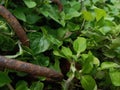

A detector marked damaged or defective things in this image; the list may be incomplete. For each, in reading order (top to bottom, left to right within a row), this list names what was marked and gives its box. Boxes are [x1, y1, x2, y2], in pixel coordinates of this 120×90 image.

brown rusty rod [0, 4, 29, 46]
corroded metal surface [0, 4, 29, 46]
rust stain [0, 4, 29, 46]
brown rusty rod [0, 56, 63, 81]
corroded metal surface [0, 56, 63, 81]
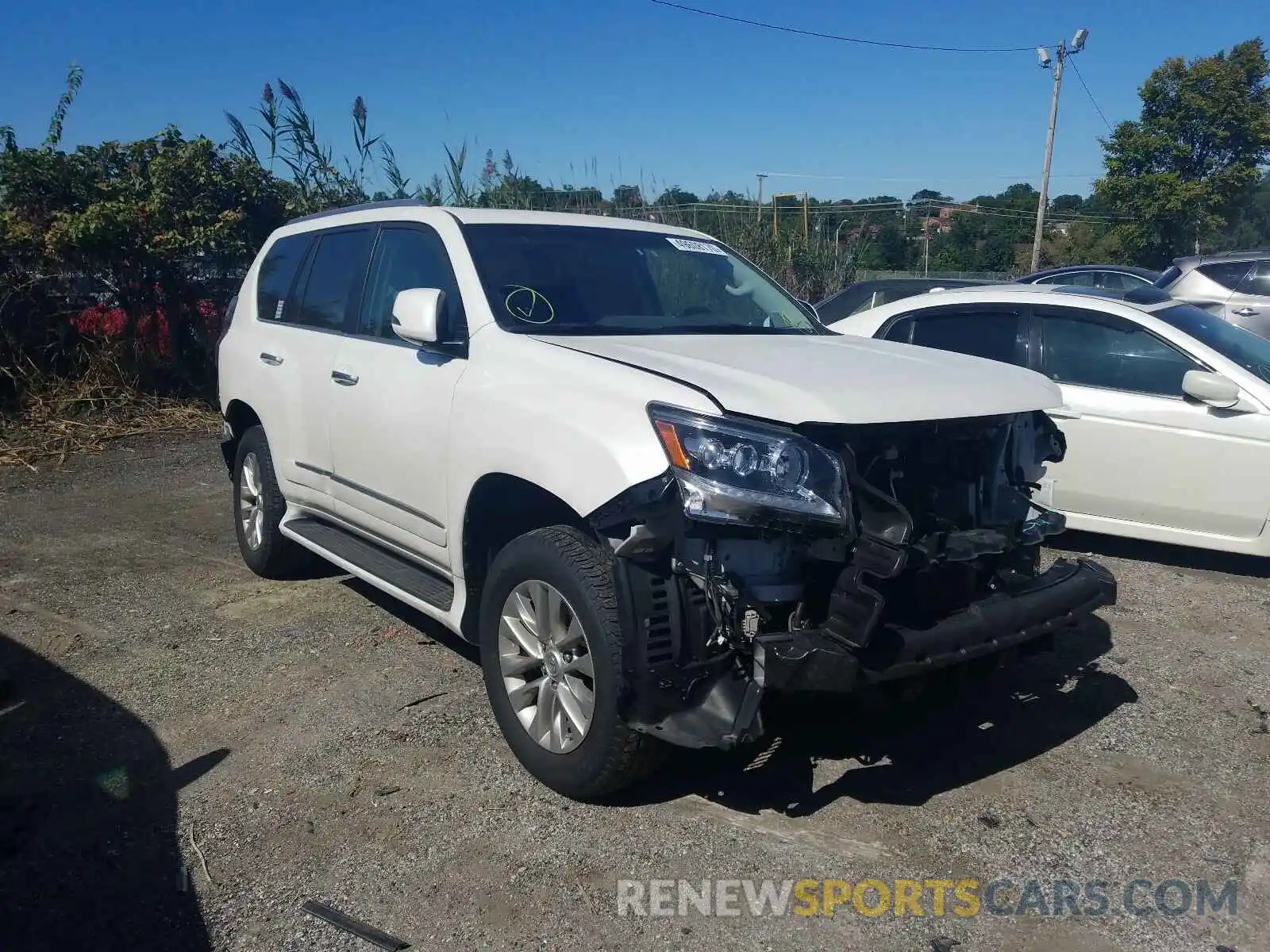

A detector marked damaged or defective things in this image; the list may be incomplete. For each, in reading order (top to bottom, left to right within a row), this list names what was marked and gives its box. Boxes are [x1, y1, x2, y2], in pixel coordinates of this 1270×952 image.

broken headlight assembly [651, 403, 851, 527]
severe front damage [584, 409, 1111, 752]
crumpled bumper [629, 559, 1118, 752]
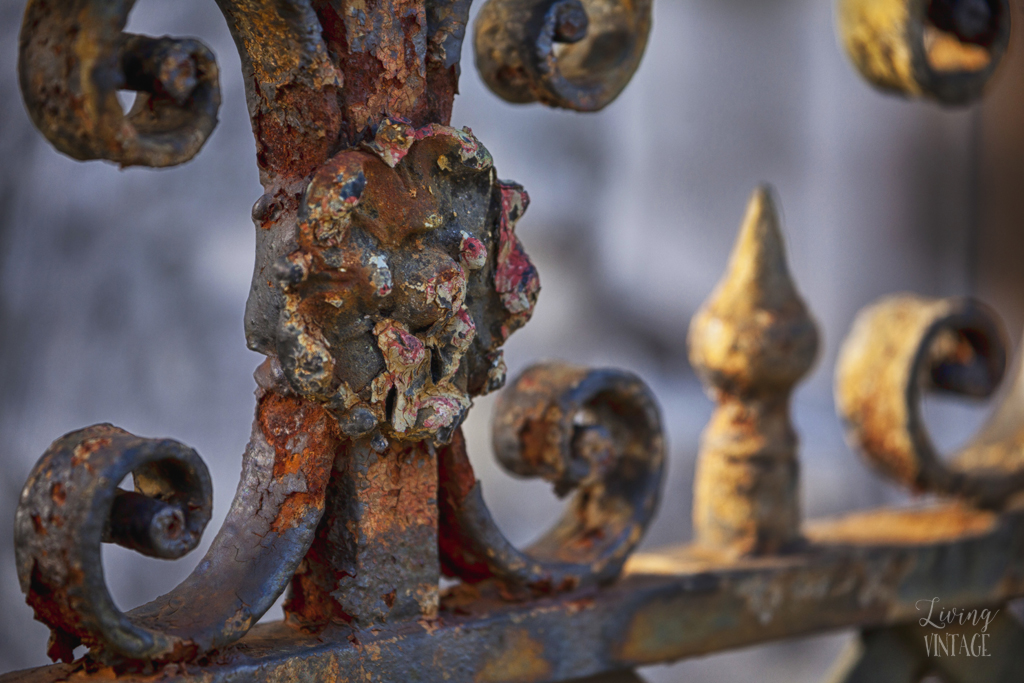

* * *

■ **WHAT YOU NEED TO DO**
This exercise calls for the records to be given again exactly, without the images.

■ **RESULT OF THE TASK**
A detector marked damaged or defective things in this image; the list may be incomplete. For each, in reading order (top to bottom, left to right within a row), this list names what was marked and gives its box. Boxes are [x1, y1, x2, y2], in pixel coordinates of this 120×90 image.

brown rusty rod [0, 4, 29, 46]
corroded metal surface [0, 4, 29, 46]
rust stain [0, 4, 29, 46]
brown rusty rod [0, 56, 63, 81]
corroded metal surface [0, 56, 63, 81]

A detector marked damaged or defective things in this image; the list may be incomplete. For each, in reading order (top to bottom, left to right within a row), this list names what was marked and gives its box. Boxes are [x1, y1, x2, y2], in pixel coordinates of this 1270×952 image.

broken headlight assembly [651, 403, 851, 527]
severe front damage [584, 409, 1111, 752]
crumpled bumper [629, 559, 1118, 752]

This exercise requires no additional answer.